The Server Systems Group of Hitachi America is looking to take advantage of expected growth in the blade server market by signing its first U.S. distribution agreement.
Hitachi's Server Systems Group, based in Brisbane, Calif., Monday said it has signed an agreement to take its BladeSymphony line of blade servers to the channel with Arrow Enterprise Computing Solutions, Englewood, Colo.
Hitachi, which has the top-selling blade server line in Japan but a miniscule market share in the United Sates, wants to get up to 80 percent of its blade servers sold through indirect channels, and needs to expand distribution to do so, said Lynn McLean, vice president of North American sales for the vendor.
Hitachi currently has three top-tier blade server partners working directly with the company, McLean said. "With Arrow, we want to ramp up the channel quickly," she said.

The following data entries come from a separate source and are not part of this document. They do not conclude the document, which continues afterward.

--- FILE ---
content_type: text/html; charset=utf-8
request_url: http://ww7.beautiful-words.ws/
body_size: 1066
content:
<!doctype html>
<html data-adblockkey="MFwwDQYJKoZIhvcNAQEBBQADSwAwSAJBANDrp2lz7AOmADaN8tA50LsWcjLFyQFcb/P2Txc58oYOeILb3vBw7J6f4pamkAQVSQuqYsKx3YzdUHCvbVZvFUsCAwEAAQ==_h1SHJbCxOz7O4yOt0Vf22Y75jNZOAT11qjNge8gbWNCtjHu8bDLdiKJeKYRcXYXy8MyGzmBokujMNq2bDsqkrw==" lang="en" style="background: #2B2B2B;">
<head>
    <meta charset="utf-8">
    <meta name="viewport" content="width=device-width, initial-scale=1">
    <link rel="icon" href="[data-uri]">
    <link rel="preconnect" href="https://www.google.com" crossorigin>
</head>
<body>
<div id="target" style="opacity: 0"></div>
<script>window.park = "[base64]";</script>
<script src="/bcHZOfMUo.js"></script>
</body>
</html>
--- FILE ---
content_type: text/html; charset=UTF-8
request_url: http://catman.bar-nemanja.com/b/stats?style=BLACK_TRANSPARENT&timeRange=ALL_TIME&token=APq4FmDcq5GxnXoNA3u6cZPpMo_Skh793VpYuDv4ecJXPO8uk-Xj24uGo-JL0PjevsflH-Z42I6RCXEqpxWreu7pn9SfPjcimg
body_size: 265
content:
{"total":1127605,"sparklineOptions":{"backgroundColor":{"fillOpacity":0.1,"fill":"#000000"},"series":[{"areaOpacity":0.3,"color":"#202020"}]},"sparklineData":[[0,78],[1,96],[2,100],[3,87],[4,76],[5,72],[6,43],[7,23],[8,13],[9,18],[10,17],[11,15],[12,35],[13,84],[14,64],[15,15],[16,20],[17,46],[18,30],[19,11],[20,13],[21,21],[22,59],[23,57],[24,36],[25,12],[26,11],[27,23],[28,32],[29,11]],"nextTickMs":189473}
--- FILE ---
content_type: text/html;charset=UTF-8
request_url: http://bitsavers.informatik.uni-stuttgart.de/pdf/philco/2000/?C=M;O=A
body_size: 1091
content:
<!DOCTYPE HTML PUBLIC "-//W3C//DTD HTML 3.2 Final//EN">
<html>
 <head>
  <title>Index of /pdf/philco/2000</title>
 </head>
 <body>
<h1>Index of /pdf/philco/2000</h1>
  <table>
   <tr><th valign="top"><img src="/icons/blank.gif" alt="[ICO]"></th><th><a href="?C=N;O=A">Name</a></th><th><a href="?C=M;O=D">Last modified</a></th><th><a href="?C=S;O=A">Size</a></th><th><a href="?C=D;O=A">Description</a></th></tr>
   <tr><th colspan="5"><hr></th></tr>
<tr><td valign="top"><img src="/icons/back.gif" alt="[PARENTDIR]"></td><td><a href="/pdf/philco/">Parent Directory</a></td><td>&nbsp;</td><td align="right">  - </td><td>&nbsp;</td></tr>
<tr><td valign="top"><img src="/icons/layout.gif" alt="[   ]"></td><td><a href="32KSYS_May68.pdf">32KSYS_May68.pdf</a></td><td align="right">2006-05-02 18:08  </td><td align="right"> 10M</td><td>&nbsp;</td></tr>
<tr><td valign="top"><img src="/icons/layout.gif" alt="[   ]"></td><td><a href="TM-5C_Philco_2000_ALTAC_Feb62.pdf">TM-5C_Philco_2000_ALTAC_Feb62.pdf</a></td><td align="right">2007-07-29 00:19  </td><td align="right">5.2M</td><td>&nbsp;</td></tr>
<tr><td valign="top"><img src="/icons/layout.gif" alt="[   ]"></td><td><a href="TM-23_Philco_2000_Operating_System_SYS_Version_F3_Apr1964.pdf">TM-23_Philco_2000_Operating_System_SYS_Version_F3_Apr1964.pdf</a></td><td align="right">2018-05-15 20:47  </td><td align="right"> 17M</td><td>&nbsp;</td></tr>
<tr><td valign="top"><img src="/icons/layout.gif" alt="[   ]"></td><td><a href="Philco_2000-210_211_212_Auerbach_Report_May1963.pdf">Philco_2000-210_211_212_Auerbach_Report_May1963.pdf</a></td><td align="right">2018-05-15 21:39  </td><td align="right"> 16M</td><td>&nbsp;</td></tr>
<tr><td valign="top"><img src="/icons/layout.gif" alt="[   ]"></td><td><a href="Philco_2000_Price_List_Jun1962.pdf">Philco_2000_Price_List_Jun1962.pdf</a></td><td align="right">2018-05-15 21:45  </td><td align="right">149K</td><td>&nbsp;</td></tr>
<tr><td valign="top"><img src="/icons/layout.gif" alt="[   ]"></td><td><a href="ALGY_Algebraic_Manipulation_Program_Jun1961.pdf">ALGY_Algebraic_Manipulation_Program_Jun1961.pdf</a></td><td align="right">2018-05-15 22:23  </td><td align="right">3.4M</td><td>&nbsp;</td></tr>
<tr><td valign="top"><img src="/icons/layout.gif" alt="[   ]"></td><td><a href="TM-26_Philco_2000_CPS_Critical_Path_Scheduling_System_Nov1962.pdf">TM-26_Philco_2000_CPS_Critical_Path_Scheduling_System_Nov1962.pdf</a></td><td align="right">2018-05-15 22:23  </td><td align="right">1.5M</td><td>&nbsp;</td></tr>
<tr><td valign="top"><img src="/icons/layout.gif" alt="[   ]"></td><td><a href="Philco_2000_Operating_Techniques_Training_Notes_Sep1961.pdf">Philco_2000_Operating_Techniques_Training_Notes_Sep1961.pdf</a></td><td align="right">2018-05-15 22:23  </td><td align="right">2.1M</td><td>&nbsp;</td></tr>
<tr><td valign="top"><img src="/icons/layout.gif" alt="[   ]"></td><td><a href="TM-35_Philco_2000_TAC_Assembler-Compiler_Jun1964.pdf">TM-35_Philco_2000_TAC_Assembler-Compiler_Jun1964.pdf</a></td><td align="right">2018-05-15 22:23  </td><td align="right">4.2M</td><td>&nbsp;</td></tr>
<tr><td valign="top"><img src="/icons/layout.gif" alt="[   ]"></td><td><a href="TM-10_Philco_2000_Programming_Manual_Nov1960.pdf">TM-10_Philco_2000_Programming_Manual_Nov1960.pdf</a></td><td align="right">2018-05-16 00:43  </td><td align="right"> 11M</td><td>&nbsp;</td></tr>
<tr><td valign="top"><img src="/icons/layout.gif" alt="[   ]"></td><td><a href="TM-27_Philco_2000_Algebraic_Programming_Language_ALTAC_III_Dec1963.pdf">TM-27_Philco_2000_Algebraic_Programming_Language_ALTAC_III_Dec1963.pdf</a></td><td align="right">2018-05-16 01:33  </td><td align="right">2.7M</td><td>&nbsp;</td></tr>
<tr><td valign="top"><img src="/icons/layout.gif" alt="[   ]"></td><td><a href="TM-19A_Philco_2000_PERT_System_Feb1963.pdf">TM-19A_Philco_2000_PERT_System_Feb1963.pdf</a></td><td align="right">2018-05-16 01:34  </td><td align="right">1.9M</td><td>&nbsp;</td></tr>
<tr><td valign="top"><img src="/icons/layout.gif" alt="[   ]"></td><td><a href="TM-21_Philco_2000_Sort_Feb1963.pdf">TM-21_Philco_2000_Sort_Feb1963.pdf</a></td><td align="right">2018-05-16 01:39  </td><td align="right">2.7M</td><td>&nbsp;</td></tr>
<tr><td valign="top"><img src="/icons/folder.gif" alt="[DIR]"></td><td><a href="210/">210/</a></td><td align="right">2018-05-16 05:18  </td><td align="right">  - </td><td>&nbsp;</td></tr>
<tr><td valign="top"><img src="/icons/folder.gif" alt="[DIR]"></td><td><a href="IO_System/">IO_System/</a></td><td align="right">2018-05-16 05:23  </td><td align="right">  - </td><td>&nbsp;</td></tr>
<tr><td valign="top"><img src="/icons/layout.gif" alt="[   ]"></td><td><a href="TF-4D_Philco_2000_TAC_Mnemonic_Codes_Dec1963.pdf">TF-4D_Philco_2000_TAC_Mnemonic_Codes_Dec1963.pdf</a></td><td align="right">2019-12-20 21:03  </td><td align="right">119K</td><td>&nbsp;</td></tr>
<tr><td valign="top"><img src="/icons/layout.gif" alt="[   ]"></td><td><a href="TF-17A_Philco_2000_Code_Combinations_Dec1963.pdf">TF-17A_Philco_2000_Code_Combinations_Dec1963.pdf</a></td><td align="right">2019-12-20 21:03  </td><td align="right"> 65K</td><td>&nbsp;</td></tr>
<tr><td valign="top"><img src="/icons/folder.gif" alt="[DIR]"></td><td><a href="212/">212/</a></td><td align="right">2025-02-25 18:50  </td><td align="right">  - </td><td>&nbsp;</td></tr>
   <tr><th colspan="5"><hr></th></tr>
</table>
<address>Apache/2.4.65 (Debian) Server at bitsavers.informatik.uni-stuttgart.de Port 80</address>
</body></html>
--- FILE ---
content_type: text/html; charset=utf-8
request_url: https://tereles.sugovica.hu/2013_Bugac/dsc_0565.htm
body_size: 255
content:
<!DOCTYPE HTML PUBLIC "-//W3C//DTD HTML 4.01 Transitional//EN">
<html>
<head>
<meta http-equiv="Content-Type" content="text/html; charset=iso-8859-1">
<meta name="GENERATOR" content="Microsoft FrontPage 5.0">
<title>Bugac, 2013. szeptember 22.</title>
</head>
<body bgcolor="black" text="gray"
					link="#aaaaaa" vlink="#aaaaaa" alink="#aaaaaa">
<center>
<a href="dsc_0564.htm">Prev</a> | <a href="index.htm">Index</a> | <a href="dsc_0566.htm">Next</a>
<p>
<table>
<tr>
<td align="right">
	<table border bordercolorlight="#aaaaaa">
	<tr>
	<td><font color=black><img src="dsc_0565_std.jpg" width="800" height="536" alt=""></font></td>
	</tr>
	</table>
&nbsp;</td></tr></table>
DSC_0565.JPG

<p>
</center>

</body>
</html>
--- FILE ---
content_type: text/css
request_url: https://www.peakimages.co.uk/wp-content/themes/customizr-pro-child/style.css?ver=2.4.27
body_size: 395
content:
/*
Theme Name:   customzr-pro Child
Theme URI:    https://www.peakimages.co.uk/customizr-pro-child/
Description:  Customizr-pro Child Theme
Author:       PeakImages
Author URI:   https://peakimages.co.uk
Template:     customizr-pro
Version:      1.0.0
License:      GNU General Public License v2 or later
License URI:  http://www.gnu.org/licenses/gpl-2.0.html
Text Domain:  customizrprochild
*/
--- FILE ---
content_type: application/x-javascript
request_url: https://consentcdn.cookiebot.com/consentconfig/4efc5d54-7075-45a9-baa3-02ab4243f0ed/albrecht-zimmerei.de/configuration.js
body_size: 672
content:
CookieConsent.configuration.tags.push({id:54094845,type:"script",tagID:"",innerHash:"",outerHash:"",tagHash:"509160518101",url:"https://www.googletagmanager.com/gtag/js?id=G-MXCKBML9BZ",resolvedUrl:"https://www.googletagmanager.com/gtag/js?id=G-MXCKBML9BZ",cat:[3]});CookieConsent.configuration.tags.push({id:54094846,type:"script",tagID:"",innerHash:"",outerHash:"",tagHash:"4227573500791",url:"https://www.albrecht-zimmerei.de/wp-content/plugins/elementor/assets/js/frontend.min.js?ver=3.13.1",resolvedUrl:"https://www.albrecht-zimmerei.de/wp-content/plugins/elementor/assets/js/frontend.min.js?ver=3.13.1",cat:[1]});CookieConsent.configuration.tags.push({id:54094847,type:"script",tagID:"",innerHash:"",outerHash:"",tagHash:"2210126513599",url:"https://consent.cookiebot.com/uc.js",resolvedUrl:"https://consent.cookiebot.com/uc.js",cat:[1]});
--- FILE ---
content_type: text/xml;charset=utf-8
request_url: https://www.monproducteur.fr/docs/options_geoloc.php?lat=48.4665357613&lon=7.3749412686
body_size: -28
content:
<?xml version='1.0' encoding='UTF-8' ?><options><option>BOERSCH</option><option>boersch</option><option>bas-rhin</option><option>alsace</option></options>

Hitachi has two models of blade servers in the U.S. The BladeSymphony 1000 enterprise-class blade servers include the company's Virtage hardware-based server virtualization technology, based on the its mainframe technology, said Steve Campbell, vice president of marketing and solutions for the vendors. It allows mixing and matching of Xeon and Itanium processors in the same chassis.
The BladeSymphony 320 fits up to 560 server cores in a 42U rack, and runs on 110 VAC for use in midsize business data centers, Campbell said.
The average chassis with a couple of blades is priced starting in the low $20,000s, Campbell said. The chassis is designed to work with several generations of future Intel processors, but not with AMD Opteron processors, he said.
McLean said her company is looking to use its new Arrow relationship to recruit solution providers that have a consulting relationship with midrange and enterprise customers along with experience with virtualization, server and storage architecture.
Tom Frana, CEO of ViON, a Washington, D.C.-based government solution provider and a partner of Hitachi going back several years, said that his company has sold blade servers from both Armonk, N.Y.-based IBM and Fujitsu Computer Systems, Sunnyvale, Calif., and expects to close its first BladeSymphony deal this month or next month.
Hitachi has always been a top-rated vendor partner, Frana said, and he expects its Server Systems Group to be the same. "But it's still a new organization," he said. "We need to see how it looks after the first sale. Right now, we're in the honeymoon phase, and still in love."
Karl Bendorf, senior associate at ViON, said the BladeSymphony products use a lot of Hitachi mainframe technology to provide high-powered processing in a small space, with both reliability and availability.
Bendorf said that, rather than competing against other blade servers, ViON can use the BladeSymphony to take business away from Menlo Park, Calif.-based Sun Microsystems' Sun Fire servers or Palo Alto, Calif.-based Hewlett-Packard's SuperDome servers.
With its Virtage mainframe-type virtualization, multiple BladeSymphony 1000s can be ganged together into an SMP multiprocessor configuration, Bendorf said. It can also be used with VMware's software virtualization for customers that require it, he said.